There is no known treatment for BIBD. Supportive care (e.g. force-feeding, fluid administration, and treatment of secondary bacterial infections) may improve clinical signs, but the disease is invariably fatal.3,5 Gross findings on necropsy are generally related to secondary bacterial infections, such as granulomas in internal organs (e.g. liver, spleen), pneumonia, or stomatitis. Histologically, cytoplasmic inclusions can be seen in many tissues, especially hepatocytes, epithelial cells of the pancreas, kidney and gastrointestinal tract, and in the brain.5 When neurologic signs are present, the snakes often have a non-suppurative meningoencephalitis with neuronal degeneration and perivascular cuffing.3

Management to control spread to other snakes should be emphasized over symptomatic treatment of individual snakes.5 The presence of long-term asymptomatic carriers in boas can represent challenges for disease control. Since the disease is more severe in pythons, boas should be kept strictly separated from pythons in collections. Quarantine of newly-acquired boids for at least 6 months is recommended, with thorough physical exams, fecal exams, and blood work evaluations at the beginning and end of the quarantine period.5 Treatment for possible mite infestations may also be worthwhile.3 Sick snakes should be removed from the collection, and confirmed carriers of BIBD should be euthanized. The cage and cage components should be discarded or thoroughly disinfected with sodium hypochlorite or chlorhexidine.5

Case follow up

No follow-up is available for this patient, but the prognosis is poor as there is no specific treatment available for this disease.

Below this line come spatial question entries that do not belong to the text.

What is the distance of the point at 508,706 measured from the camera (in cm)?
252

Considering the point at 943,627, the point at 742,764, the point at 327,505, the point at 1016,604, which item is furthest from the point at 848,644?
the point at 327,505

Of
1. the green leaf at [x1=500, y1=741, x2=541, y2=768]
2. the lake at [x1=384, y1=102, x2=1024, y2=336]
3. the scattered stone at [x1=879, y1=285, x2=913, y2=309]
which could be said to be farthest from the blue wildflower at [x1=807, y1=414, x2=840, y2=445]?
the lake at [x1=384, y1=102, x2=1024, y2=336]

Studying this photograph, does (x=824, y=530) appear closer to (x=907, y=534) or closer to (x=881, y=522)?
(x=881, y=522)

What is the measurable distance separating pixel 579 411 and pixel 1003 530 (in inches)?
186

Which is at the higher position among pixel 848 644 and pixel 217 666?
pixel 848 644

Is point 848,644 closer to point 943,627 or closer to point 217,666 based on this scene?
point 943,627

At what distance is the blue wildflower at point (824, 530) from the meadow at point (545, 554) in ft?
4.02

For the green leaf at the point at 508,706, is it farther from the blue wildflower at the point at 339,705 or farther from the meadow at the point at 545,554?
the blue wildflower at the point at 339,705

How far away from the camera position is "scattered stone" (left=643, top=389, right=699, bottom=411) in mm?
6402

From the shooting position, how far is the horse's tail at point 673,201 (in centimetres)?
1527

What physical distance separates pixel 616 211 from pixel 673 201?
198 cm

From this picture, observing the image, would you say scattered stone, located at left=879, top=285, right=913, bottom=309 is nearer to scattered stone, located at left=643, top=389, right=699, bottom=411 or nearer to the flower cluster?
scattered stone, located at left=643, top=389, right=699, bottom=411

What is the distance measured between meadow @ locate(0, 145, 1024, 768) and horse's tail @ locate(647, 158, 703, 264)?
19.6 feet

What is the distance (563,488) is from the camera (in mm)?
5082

  1. Diethelm G and Stein G. Hematologic and Blood Chemistry Values in Reptiles, Chapter 88. In: Mader D, ed. Reptile Medicine and Surgery. 2nd ed. St. Louis, MO: Saunders Elsevier, 2006.
  2. Nardini G, Leopardi S, Bielli M. Clinical hematology in reptilian species. Vet Clin Exot Anim, 2013; 16:1-30.
  3. Vancraeynest D, Pasmans F, Martel A, et al. Inclusion body disease in snakes: a review and description of three cases in boa constrictors in Belgium. Vet Rec, 2006; 158:757-761.
  4. Hetzel U, Sironen T, Laurinmaki P, et al. Isolation, identification, and characterization of novel arenaviruses, the etiological agents of boid inclusion body disease. J Virol, 2013; 87:10918-10935.
  5. Schumacher J. Inclusion Body Disease Virus, Chapter 60. In: Mader D, ed. Reptile Medicine and Surgery. 2nd ed. St. Louis, MO: Saunders Elsevier, 2006.